Background
Allergies are a worldwide present affliction of dysregulated type 2 IgE-mediated immune responses against certain ‘harmless’ proteins from the environment. At the centre of allergic diseases stand B cells and their regulatory mechanisms. The regulation of allergen specific B cells in allergies, determines if an individual has an allergic or tolerant response to foreign antigens. The general agreement is, therefore, that in healthy and allergic individuals the B cell regulation is different. This means there should also be significant differences in B cell gene expression that would give insight to the underlying process of allergic dysregulation. This project aims to characterize B cells of allergic individuals on a transcriptomic level and investigate the differences of their gene expression in comparison to their healthy twins. The goal is to discover allergy relevant differential gene expression patterns and pathways between allergy discordant twins.
Methodology
We used bio banked PBMCs from 16 monozygotic twin pairs that are either allergy concordant or discordant. They were mainly allergic to pollen (birch and timothy grass) and/or house dust mites, while not undergoing any immunotreatment. We separated the switched and unswitched B cells (going forward correspondingly referred to as memory and naïve B cells) from the individual donors with FACS and performed RNA extraction. The extracted RNA was depleted from ribosomal RNA, reverse transcribed, libraries generated and sent for 100bp single-end RNA sequencing using the Illumina Novaseq 6000 platform.
Results
The unbiased clustering, without long non-coding RNA, indicates the grouping of the data points is determined by memory vs naïve B cells, twin pairs, and then by concordance status.
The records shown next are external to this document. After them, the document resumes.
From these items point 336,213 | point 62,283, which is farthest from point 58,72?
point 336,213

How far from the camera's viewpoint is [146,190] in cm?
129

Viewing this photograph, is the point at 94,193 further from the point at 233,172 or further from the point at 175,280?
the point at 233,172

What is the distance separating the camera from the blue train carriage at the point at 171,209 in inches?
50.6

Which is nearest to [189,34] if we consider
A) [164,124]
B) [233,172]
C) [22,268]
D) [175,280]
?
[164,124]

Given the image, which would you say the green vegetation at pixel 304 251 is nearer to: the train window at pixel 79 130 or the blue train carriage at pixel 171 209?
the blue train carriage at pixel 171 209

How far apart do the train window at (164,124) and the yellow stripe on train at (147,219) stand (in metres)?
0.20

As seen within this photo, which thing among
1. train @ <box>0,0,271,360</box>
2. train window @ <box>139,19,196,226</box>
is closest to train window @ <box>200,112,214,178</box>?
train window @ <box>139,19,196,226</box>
Allergies had little to no weight for the clustering algorithm. PCA analysis of the top 300 significant genes show no clustering by health status as well. We further compared the healthy vs allergic donors of the discordant twin pairs gene expression analysis. Using a log fold change >0.5 as a base, we discovered that the FDR stayed above 0.99 until we reached a p-value threshold of <0.00001. This strongly indicates that any differences are purely random variation and not differently regulated B cell pathways across the whole B cell population.
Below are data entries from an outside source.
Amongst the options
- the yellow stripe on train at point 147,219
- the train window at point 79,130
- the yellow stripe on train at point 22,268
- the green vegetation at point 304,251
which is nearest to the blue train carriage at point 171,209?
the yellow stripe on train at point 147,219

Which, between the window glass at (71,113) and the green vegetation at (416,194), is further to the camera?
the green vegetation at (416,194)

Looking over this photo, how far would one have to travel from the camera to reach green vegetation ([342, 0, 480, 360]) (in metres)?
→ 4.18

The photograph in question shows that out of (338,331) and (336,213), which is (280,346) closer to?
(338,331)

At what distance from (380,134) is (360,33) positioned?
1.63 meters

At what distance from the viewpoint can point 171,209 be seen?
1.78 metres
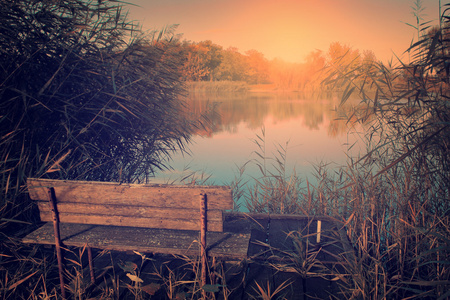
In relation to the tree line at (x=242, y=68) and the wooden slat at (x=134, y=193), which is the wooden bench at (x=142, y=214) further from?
the tree line at (x=242, y=68)

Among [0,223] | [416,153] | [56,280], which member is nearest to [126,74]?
[0,223]

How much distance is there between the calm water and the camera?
6270 millimetres

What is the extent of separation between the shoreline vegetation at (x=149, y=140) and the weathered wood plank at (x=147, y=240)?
0.23m

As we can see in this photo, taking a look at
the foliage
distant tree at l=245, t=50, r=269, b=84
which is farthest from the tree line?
the foliage

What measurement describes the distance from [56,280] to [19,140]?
1312 millimetres

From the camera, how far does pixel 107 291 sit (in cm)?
226

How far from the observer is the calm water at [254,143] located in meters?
6.27

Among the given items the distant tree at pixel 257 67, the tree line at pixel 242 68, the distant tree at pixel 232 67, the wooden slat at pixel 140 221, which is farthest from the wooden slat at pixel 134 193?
the distant tree at pixel 257 67

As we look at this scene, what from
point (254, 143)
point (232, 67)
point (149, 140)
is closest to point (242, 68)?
point (232, 67)

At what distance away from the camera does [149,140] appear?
4043 millimetres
The PCA analysis from discordant twins gives the same results with no clustering determined by allergy status of the donors.
Conclusion
We found no conclusive evidence that the underlying cause for allergies is a general dysregulation of B cells. In allergy discordant twin pairs, neither memory nor naïve B cells show overarching differences between healthy or allergic donors. Comparing the B cells between healthy and allergic twin pairs showed that the expression patterns are not as distinct as expected. What differences there are, are more likely contributed by differences between twin pairs than in allergy status. These results are counterintuitive to the perceived picture of allergies. Rather than a systemic difference in immune regulation, we propose that the effects are limited to the allergen specific B cells. As such we hypothesize that only allergen specific cells differ in their gene expression between allergic and healthy individuals. These effects most likely are overshadowed by overall variability due to how rare specific B cells are.